WHAT YOU SHOULD DO: Convert the records, starting at the line containing "When taking gravity" and ending at the end of the records, into a Markdown table with the columns Row and Text, one line per row, skipping blank lines.

--- begin ---

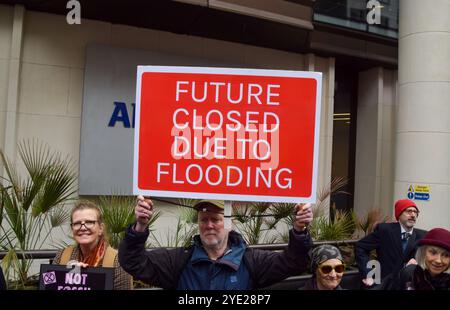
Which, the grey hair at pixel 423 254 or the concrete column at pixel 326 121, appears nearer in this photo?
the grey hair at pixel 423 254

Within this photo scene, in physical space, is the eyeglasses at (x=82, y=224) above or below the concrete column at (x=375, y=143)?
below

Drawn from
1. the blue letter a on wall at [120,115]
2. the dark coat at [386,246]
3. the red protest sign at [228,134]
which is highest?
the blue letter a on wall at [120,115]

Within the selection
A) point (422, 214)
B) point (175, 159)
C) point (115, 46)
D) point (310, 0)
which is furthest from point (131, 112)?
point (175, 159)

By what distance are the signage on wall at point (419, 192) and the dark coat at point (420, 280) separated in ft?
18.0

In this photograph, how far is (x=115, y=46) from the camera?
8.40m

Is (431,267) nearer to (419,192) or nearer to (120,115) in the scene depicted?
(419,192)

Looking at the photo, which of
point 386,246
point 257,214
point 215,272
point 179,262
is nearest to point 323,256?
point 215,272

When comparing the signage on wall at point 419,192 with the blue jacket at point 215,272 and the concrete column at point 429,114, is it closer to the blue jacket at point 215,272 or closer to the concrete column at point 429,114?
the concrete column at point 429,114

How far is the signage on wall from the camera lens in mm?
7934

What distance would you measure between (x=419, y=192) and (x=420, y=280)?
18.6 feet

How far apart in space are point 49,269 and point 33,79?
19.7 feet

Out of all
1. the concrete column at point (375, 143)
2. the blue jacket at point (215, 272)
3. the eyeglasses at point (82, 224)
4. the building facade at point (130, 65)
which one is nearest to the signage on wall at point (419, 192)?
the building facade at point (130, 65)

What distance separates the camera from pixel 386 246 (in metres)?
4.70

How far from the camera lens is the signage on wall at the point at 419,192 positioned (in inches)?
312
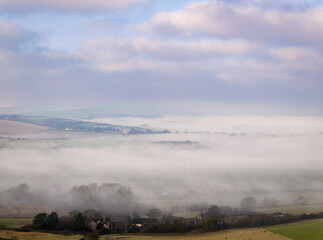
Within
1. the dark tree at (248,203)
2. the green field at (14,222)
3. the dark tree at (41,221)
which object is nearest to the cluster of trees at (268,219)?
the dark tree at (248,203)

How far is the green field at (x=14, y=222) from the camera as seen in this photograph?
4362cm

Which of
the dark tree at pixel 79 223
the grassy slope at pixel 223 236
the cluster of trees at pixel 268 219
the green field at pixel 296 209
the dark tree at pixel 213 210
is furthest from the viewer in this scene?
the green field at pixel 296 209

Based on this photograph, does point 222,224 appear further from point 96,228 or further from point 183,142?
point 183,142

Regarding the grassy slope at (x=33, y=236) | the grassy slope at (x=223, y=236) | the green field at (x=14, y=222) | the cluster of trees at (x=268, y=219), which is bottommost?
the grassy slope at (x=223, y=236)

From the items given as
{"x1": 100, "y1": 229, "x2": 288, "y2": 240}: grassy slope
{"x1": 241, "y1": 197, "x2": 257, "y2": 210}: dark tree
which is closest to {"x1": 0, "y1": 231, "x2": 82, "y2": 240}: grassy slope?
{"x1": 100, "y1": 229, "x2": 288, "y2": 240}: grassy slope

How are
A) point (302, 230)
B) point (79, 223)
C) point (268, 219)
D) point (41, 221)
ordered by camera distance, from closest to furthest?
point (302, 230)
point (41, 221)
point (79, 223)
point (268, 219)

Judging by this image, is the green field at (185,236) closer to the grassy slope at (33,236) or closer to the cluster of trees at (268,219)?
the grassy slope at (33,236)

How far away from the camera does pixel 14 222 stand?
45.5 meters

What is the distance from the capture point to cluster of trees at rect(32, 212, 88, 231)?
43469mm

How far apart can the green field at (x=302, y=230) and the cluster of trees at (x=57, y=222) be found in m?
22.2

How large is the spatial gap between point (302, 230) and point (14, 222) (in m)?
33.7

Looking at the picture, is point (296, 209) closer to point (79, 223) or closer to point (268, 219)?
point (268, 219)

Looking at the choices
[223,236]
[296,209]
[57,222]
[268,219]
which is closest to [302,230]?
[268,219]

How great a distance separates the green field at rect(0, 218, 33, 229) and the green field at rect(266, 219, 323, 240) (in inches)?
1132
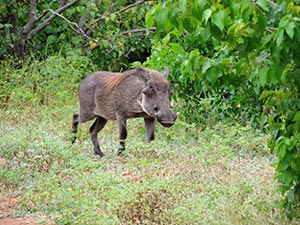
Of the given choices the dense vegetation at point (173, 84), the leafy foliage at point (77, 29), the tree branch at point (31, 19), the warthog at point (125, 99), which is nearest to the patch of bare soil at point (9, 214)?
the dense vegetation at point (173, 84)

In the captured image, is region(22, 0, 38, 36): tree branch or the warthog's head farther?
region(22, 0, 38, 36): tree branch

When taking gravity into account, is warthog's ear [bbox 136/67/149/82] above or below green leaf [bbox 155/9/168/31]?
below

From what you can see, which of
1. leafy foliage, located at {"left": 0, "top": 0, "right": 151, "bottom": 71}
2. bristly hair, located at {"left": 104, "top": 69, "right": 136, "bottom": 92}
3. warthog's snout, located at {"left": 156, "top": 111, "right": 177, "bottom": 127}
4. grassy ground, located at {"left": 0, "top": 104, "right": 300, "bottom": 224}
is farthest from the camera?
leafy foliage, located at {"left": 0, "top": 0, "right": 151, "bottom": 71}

--- end ---

ANSWER BELOW:
| Row | Text |
|---|---|
| 1 | When taking gravity into account, is warthog's ear [bbox 136/67/149/82] above or below green leaf [bbox 155/9/168/31]? |
| 2 | below |
| 3 | From what you can see, which of |
| 4 | 1. leafy foliage, located at {"left": 0, "top": 0, "right": 151, "bottom": 71} |
| 5 | 2. bristly hair, located at {"left": 104, "top": 69, "right": 136, "bottom": 92} |
| 6 | 3. warthog's snout, located at {"left": 156, "top": 111, "right": 177, "bottom": 127} |
| 7 | 4. grassy ground, located at {"left": 0, "top": 104, "right": 300, "bottom": 224} |
| 8 | is farthest from the camera? |
| 9 | leafy foliage, located at {"left": 0, "top": 0, "right": 151, "bottom": 71} |